TASK DIRECTIONS
Render the entire listing below as a JSON list of strings, one string per line, omitting blank lines and leaving out the pictures.

PROVIDED MATERIAL
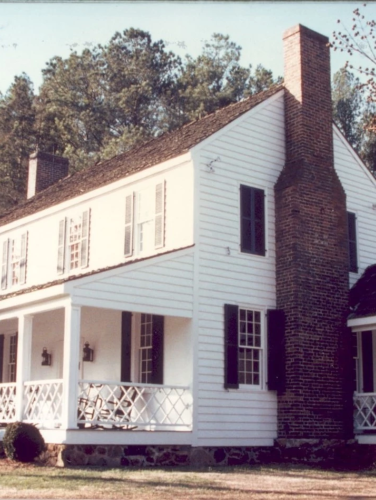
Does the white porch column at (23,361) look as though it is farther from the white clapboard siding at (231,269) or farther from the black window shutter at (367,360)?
the black window shutter at (367,360)

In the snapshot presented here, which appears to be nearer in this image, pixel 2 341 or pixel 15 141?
pixel 2 341

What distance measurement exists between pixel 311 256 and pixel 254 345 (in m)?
2.45

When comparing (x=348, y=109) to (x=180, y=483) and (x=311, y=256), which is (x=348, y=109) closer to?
(x=311, y=256)

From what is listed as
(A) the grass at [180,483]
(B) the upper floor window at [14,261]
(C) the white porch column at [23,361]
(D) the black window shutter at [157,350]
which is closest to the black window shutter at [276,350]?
(D) the black window shutter at [157,350]

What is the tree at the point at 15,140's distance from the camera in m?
45.3

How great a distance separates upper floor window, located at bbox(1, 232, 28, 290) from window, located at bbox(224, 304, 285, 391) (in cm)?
817

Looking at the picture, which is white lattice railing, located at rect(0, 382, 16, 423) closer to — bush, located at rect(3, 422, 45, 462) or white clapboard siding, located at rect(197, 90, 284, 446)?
bush, located at rect(3, 422, 45, 462)

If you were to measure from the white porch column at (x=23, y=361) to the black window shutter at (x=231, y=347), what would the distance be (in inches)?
163

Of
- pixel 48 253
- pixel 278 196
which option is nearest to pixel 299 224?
pixel 278 196

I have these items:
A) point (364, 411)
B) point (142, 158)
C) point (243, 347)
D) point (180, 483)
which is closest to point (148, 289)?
point (243, 347)

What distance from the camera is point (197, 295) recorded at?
55.5 feet

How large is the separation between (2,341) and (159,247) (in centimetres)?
693

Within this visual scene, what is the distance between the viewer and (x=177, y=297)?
16.6m

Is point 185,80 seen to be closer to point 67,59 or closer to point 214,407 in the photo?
point 67,59
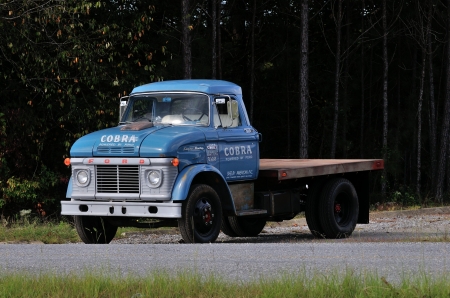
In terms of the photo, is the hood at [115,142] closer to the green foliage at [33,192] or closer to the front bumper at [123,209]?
the front bumper at [123,209]

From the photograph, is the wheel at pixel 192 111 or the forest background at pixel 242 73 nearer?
the wheel at pixel 192 111

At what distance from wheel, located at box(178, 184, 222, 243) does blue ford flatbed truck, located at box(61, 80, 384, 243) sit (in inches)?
0.6

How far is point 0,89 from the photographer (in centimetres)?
2472

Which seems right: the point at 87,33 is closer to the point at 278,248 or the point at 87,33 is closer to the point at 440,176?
the point at 278,248

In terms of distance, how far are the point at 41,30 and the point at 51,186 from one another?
201 inches

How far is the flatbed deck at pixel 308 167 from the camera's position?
51.5 ft

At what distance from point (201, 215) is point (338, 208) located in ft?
12.7

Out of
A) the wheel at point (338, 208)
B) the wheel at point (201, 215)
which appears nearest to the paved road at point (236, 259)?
the wheel at point (201, 215)

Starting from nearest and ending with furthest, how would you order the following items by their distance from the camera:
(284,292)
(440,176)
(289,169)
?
1. (284,292)
2. (289,169)
3. (440,176)

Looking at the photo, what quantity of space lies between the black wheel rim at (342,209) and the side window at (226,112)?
300 centimetres

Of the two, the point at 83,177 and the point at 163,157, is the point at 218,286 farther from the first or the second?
the point at 83,177

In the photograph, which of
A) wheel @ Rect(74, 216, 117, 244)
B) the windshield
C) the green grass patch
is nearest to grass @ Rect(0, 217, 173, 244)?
the green grass patch

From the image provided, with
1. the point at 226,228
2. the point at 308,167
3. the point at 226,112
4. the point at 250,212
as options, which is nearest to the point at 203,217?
the point at 250,212

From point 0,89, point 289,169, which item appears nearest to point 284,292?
point 289,169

CORRECT RESPONSE
[
  "Does the white porch column at (23,361) look as though it is farther from the white clapboard siding at (231,269) or farther from the black window shutter at (367,360)?",
  "the black window shutter at (367,360)",
  "In the snapshot presented here, which appears to be nearer in this image, pixel 2 341 or pixel 15 141?",
  "pixel 2 341",
  "What distance measurement exists between pixel 311 256 and pixel 254 345 (in m)?",
  "2.45",
  "When comparing (x=348, y=109) to (x=180, y=483) and (x=311, y=256), which is (x=348, y=109) closer to?",
  "(x=311, y=256)",
  "From what is listed as",
  "(A) the grass at [180,483]",
  "(B) the upper floor window at [14,261]",
  "(C) the white porch column at [23,361]",
  "(D) the black window shutter at [157,350]",
  "which is closest to the black window shutter at [276,350]?",
  "(D) the black window shutter at [157,350]",
  "What is the tree at the point at 15,140's distance from the camera in m?",
  "45.3",
  "How great a distance separates upper floor window, located at bbox(1, 232, 28, 290) from window, located at bbox(224, 304, 285, 391) (in cm)?",
  "817",
  "Looking at the picture, which is white lattice railing, located at rect(0, 382, 16, 423) closer to — bush, located at rect(3, 422, 45, 462) or white clapboard siding, located at rect(197, 90, 284, 446)?",
  "bush, located at rect(3, 422, 45, 462)",
  "If you were to measure from the white porch column at (x=23, y=361) to the black window shutter at (x=231, y=347), what would the distance be (in inches)?",
  "163",
  "Of",
  "- pixel 48 253",
  "- pixel 278 196",
  "which option is nearest to pixel 299 224?",
  "pixel 278 196",
  "I have these items:",
  "A) point (364, 411)",
  "B) point (142, 158)",
  "C) point (243, 347)",
  "D) point (180, 483)",
  "which is closest to point (148, 289)?",
  "point (243, 347)",
  "What distance from the camera is point (197, 295) recorded at?",
  "55.5 feet",
  "How large is the separation between (2,341) and (159,247) (in centimetres)?",
  "693",
  "Within this visual scene, what is the distance between the viewer and (x=177, y=297)?",
  "16.6m",
  "Is point 185,80 seen to be closer to point 67,59 or closer to point 214,407 in the photo?",
  "point 67,59",
  "In terms of the photo, is the hood at [115,142] closer to the green foliage at [33,192] or closer to the front bumper at [123,209]?",
  "the front bumper at [123,209]",
  "From the photograph, is the wheel at pixel 192 111 or the forest background at pixel 242 73 nearer?",
  "the wheel at pixel 192 111",
  "At what distance from wheel, located at box(178, 184, 222, 243) does blue ford flatbed truck, located at box(61, 80, 384, 243) sit (in inches)?",
  "0.6",
  "How far is point 0,89 from the photographer (in centimetres)?",
  "2472",
  "Which seems right: the point at 87,33 is closer to the point at 278,248 or the point at 87,33 is closer to the point at 440,176?",
  "the point at 278,248",
  "In terms of distance, how far are the point at 41,30 and the point at 51,186 from one another?",
  "201 inches",
  "How far is the flatbed deck at pixel 308 167 from the camera's position?",
  "51.5 ft",
  "At what distance from point (201, 215) is point (338, 208) located in ft?",
  "12.7",
  "Out of",
  "A) the wheel at point (338, 208)",
  "B) the wheel at point (201, 215)",
  "which appears nearest to the paved road at point (236, 259)?",
  "the wheel at point (201, 215)",
  "Starting from nearest and ending with furthest, how would you order the following items by their distance from the camera:",
  "(284,292)",
  "(440,176)",
  "(289,169)",
  "?",
  "1. (284,292)",
  "2. (289,169)",
  "3. (440,176)",
  "Looking at the photo, what quantity of space lies between the black wheel rim at (342,209) and the side window at (226,112)?",
  "300 centimetres",
  "Of the two, the point at 83,177 and the point at 163,157, is the point at 218,286 farther from the first or the second?",
  "the point at 83,177",
  "In the photograph, which of",
  "A) wheel @ Rect(74, 216, 117, 244)",
  "B) the windshield",
  "C) the green grass patch",
  "is nearest to grass @ Rect(0, 217, 173, 244)?",
  "the green grass patch",
  "From the image provided, with",
  "1. the point at 226,228",
  "2. the point at 308,167",
  "3. the point at 226,112",
  "4. the point at 250,212",
  "as options, which is nearest to the point at 203,217?",
  "the point at 250,212",
  "From point 0,89, point 289,169, which item appears nearest to point 284,292?",
  "point 289,169"
]